Could you pick up the VaST interview below and carry it on past its final line?

Text passage ::

____________________

When you came on board, you took over from the Graham Hellerstrand, the company founder and CEO. How has that transition gone?
Alain: I can tell you that Graham is very much a part of the management team here in his new role as CTO. Unfortunately he is visiting customers today. He is very committed and excited about being part of the new team. He would tell you that if you talked with him directly. His skill set has been tremendous in the early inception of the technology but as you know to be able to scale the company to over $10 million, a different skill set is needed. This is what the management team brings with Linda, Rob and the recent appointments to US sales management announced this week.

I view my role here as sort of a facilitator to bring together the right synergy and right skill sets between all of the people in different functions. I remember the same thing occurred at Synopsys when Aart was the founder of the company and Harry James came to bring more strategy, marketing and sales. Maybe the reverse happened in that case, the founder took over after the IPO. I think you will execute well if you establish a culture and values such that you allow your people to best do what their skill set is for. I think you build a great extended team with an incredibly powerful team. I would say that Graham, no question, is the best CTO with that skill set that you could find. I would challenge Aart or Fister at Cadence to say that. We feel fortunate to have Graham here. He was the founder of the team. Rob coming to the team as VP of R&D brings a different skill. Graham is very much a part of the team. I feel very fortunate to have him.

What is the sales model at VaST?
Alain: We are in the early adoption mode. The field coverage we have is a direct sales model. We do have a distributor in Japan but to the end user it is a direct sales approach. This is very similar, analogous to the usual EDA sales model. Down the road we will have a more complex sales model, perhaps using platform partners, silicon vendor partners, OEMs and so forth but today and traditionally major accounts sales. The early adopters are directly served and supported by our sales and application engineers.
Linda: We will be growing our sales offices in other parts of the world. The business was roughly breakeven. We are using the recent investment for two purposes. One was to step up engineering a little more robustly. We have the fortuitous problem of having a lot more business that we can handle right now. The second area is to build out the field sales organization which has always been largely a direct sale and support organization but very, very small. We have a dedicated distributor in Japan (GAIA System Solutions Inc.). We are looking at other distributor relationships in other parts of Asia. More importantly we are building out the US and European sales forces. Some of our recent press announcements are the addition of two directors of sales in the US.

Where is your R&D operation located?
Linda: The body of R&D at the moment is in Sydney Australia. We have a small technical staff here in Sunnyvale. We will continue to build Australia but we are also going to build the technical staff in other locations.

Could you give a high level overview of the product and its value proposition?

____________________

Image-based spatial reasoning data

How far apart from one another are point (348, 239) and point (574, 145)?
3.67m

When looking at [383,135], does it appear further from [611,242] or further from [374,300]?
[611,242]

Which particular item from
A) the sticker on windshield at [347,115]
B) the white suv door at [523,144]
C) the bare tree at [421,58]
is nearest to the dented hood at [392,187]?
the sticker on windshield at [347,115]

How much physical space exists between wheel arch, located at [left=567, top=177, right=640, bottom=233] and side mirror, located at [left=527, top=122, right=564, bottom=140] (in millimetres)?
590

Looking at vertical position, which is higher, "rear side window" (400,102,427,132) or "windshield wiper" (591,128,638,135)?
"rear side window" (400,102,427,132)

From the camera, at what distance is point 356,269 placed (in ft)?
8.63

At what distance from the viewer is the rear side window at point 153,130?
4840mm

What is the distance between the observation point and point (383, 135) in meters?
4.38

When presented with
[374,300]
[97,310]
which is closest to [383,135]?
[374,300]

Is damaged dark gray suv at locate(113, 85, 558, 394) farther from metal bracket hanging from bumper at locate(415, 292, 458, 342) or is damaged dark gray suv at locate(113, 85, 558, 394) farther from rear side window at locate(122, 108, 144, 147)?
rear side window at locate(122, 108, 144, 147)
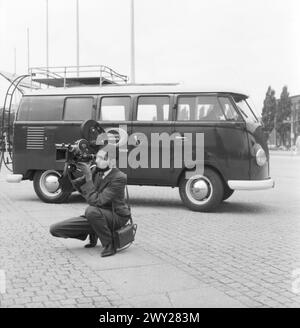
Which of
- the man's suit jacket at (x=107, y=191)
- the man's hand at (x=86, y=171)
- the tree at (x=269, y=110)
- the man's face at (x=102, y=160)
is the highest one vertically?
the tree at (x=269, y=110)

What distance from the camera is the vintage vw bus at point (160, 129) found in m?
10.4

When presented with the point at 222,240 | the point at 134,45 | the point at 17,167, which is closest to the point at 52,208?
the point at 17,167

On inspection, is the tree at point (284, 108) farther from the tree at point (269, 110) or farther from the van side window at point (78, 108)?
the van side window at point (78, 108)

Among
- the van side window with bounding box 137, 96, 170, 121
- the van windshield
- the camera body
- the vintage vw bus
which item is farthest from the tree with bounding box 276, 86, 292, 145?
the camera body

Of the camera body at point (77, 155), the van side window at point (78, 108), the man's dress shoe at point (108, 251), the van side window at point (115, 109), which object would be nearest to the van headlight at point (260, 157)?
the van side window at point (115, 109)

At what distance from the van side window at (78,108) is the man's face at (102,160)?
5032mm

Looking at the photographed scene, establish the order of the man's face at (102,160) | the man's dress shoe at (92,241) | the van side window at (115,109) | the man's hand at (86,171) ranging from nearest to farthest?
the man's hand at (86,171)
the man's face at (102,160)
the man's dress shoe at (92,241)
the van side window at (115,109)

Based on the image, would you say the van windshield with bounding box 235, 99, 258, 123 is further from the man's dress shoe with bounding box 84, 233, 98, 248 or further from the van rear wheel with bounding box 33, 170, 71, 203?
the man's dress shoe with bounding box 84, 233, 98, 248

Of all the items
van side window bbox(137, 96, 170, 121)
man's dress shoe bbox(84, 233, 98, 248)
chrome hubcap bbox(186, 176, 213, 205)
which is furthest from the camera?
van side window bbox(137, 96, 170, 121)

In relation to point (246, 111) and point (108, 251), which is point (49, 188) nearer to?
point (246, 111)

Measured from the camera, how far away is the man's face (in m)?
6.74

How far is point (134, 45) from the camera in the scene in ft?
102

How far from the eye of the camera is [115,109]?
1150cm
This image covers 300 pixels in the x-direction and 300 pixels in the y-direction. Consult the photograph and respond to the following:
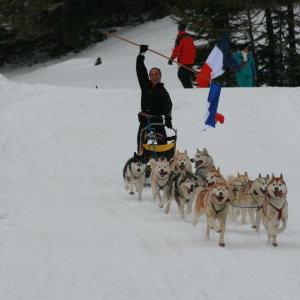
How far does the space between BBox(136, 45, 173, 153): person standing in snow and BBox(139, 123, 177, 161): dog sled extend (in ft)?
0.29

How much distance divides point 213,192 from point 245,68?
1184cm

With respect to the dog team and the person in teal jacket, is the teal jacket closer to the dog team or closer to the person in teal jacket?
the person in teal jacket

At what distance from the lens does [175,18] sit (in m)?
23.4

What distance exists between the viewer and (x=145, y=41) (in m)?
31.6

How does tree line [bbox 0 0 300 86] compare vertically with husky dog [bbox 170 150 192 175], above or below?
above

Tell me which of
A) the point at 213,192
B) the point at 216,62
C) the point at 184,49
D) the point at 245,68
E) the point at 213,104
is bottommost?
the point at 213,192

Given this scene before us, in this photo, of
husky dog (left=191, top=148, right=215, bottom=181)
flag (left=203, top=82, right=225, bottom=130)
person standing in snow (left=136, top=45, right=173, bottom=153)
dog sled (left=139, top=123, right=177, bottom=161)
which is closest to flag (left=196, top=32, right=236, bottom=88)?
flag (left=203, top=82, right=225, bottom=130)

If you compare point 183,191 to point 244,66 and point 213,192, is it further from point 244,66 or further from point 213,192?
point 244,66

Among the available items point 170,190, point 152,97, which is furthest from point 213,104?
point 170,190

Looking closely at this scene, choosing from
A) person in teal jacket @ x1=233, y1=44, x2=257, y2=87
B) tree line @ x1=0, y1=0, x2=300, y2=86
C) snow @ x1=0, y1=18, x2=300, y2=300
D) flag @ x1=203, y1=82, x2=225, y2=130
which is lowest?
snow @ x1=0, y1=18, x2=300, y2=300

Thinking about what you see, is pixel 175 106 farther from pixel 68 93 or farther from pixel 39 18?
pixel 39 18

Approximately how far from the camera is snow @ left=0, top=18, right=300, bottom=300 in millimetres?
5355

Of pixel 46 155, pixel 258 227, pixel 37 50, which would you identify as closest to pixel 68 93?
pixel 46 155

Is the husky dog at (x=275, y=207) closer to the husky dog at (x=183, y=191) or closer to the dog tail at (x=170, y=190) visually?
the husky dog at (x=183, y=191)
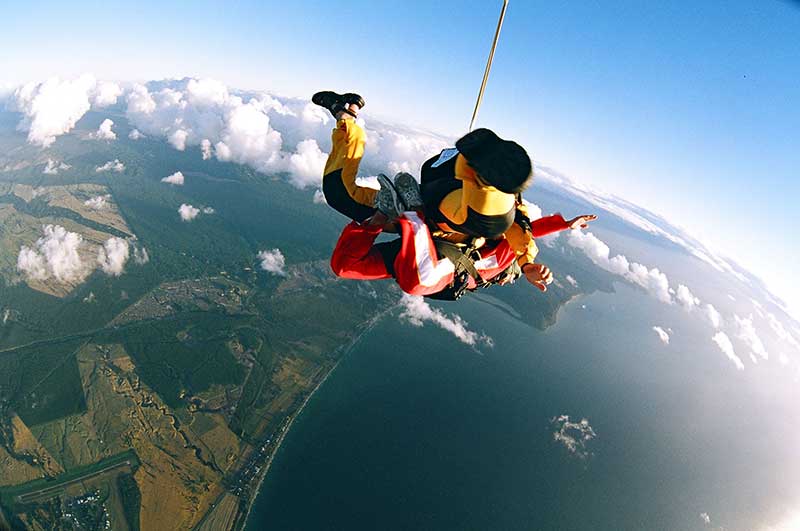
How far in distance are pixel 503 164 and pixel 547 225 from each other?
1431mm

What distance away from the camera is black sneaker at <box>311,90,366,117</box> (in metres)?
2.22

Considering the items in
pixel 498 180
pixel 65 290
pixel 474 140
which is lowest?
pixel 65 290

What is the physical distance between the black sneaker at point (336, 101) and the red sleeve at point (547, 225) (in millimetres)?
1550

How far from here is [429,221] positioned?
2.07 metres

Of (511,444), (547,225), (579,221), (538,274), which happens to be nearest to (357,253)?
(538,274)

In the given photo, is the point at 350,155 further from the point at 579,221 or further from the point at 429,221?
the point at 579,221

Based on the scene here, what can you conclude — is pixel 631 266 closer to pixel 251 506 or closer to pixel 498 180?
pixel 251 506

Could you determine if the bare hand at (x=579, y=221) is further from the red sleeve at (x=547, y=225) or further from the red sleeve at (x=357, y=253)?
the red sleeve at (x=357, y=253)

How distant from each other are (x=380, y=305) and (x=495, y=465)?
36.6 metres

____________________

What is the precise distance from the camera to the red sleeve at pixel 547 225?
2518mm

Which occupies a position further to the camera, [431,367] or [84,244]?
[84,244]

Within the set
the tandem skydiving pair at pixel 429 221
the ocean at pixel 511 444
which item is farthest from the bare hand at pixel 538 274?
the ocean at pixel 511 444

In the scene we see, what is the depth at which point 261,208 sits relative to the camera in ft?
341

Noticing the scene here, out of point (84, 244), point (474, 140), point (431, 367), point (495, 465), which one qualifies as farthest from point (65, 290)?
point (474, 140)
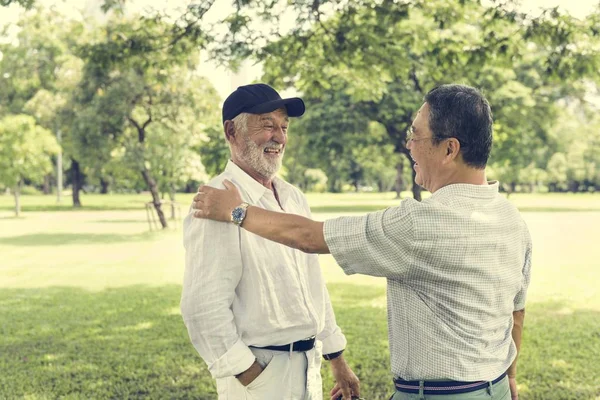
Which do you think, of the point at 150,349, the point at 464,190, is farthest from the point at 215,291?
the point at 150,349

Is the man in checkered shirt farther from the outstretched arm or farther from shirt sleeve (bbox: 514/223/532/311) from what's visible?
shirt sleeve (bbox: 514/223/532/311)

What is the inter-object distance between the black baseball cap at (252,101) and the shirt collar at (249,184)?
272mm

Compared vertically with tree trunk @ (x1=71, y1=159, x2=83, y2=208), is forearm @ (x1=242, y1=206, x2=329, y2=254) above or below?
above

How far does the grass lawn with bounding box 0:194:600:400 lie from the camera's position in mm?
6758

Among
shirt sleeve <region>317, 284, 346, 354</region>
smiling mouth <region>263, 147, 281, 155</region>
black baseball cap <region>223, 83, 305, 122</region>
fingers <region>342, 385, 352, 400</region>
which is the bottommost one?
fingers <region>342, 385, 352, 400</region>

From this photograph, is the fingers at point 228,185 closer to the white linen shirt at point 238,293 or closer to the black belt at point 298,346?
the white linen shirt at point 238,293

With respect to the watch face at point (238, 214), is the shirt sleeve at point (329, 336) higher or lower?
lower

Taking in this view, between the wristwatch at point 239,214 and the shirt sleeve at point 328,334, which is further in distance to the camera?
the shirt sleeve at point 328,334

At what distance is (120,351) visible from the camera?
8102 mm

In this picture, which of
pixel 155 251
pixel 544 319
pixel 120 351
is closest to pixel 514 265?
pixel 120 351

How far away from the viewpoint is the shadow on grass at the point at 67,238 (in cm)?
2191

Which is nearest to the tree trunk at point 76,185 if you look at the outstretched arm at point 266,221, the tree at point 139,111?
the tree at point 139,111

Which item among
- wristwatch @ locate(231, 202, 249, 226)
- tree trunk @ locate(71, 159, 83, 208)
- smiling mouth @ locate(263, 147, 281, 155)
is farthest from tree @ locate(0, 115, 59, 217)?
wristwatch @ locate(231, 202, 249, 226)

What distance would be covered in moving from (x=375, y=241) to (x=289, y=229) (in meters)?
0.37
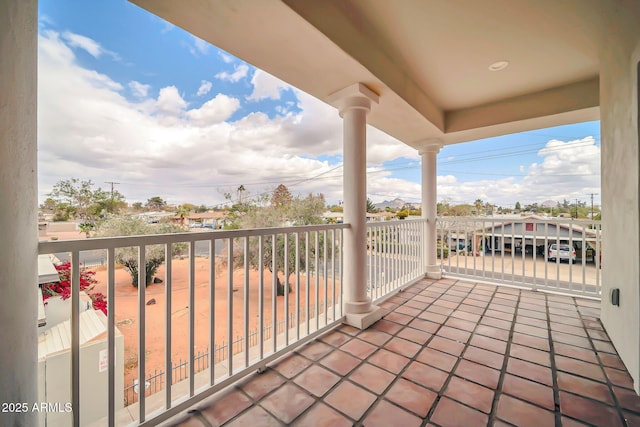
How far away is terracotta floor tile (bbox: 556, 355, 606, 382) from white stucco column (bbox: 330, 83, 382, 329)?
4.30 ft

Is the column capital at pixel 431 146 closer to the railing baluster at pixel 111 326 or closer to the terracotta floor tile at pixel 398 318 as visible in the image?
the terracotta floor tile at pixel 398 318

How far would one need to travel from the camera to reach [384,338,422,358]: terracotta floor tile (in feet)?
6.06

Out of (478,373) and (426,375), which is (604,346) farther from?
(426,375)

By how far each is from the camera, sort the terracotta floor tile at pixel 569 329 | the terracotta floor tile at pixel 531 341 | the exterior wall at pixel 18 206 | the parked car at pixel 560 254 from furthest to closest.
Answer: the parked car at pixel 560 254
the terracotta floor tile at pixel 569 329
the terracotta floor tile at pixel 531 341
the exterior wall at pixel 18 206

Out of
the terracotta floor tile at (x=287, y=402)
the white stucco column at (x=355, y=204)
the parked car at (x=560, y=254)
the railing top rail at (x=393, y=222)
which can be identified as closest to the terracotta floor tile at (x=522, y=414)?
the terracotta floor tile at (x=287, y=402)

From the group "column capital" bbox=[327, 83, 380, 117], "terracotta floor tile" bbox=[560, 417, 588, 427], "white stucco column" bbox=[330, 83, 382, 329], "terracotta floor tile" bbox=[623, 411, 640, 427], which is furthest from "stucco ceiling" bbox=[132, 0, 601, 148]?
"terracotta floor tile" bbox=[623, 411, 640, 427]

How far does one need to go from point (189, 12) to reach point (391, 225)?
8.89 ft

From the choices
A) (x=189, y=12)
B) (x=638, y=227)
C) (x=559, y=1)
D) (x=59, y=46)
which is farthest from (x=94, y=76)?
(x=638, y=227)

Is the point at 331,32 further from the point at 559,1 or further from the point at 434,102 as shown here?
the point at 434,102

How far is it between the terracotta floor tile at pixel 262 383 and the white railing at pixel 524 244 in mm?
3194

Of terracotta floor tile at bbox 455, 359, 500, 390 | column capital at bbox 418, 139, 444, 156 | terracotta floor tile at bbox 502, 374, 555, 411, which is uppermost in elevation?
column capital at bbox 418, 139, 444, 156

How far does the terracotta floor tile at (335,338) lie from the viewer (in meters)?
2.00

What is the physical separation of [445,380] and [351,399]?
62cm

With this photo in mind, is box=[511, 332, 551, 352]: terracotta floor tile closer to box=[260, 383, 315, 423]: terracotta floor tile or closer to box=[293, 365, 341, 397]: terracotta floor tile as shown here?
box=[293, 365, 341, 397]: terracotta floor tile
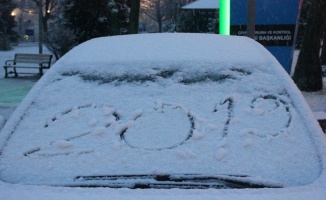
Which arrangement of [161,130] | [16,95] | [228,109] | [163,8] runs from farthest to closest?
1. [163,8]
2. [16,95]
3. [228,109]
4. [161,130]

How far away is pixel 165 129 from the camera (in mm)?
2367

____________________

Answer for this exercise ::
Linda: We enable our customers to develop virtual system prototypes. These are software simulations based upon models of a SoC or a meaningful subcomponent of that SoC. The basic value proposition of doing that as early as the architectural stage is that you are able with much more precision and in a way that is quantifiable and measurable to perform system analysis and optimization. Equally or more importantly you come out of that phase with an essentially executable specification that serves as a golden reference model for concurrent hardware and software development. One of the interesting things when Mike Schuh was checking out our reference was that he said he had heard about codesign and how it shaved time off schedules from the vendors but never from users. He talked extensively with our current and most experienced VaST users. One of the things that impressed him was that they talked about taking 9 to 12 months off their development cycle, particularly in wireless and consumer that can be the whole ball game. That's the basic value proposition. To enable that we provide tools that are similar to EDA tools and virtual models that work together to perform 20 to 200 mips and up to 100% cycle accuracy.

Your high level pitch should be very enticing: Employ more resource up front but fewer resources overall and end up with shorter time to market (TTM) and less risk of respins. What do you encounter as pushback from prospects?
Alain: Pushback if any, is really the reluctance of changing from their traditional methodology and design tools that they had by using more manual and hardware driven verification sorts of systems. This is why we are excited about the opportunity here. The early adopters, the leaders in each of the geographic regions or verticals have adopted this methodology and in some cases we are in the second generation of their product. We've proven the fact that we can shed 6 to 9 months of development time. We are not seriously competing against anybody. We're taking the time to convince upper management and engineering management of the benefit of what we are doing. Next week we will announce some success stories with Infineon. That's a very compelling message.
Linda: The whole area of electronic system level tools and methodologies had over promised and under delivered for many, many year as far as the users are concerned. That has a damping effect on anybody who looks like they are in that space. We have a strong antidote to that. When Graham built the company he had such strong success with a number of companies that back to the original comment by Alain we are about the business of getting that word out. That wasn't much done until maybe 6 months ago.

So part of the resistance is the natural reluctance to change current design flow which may not be optimal but one in which they have a reasonable level of confidence and some level of predictability.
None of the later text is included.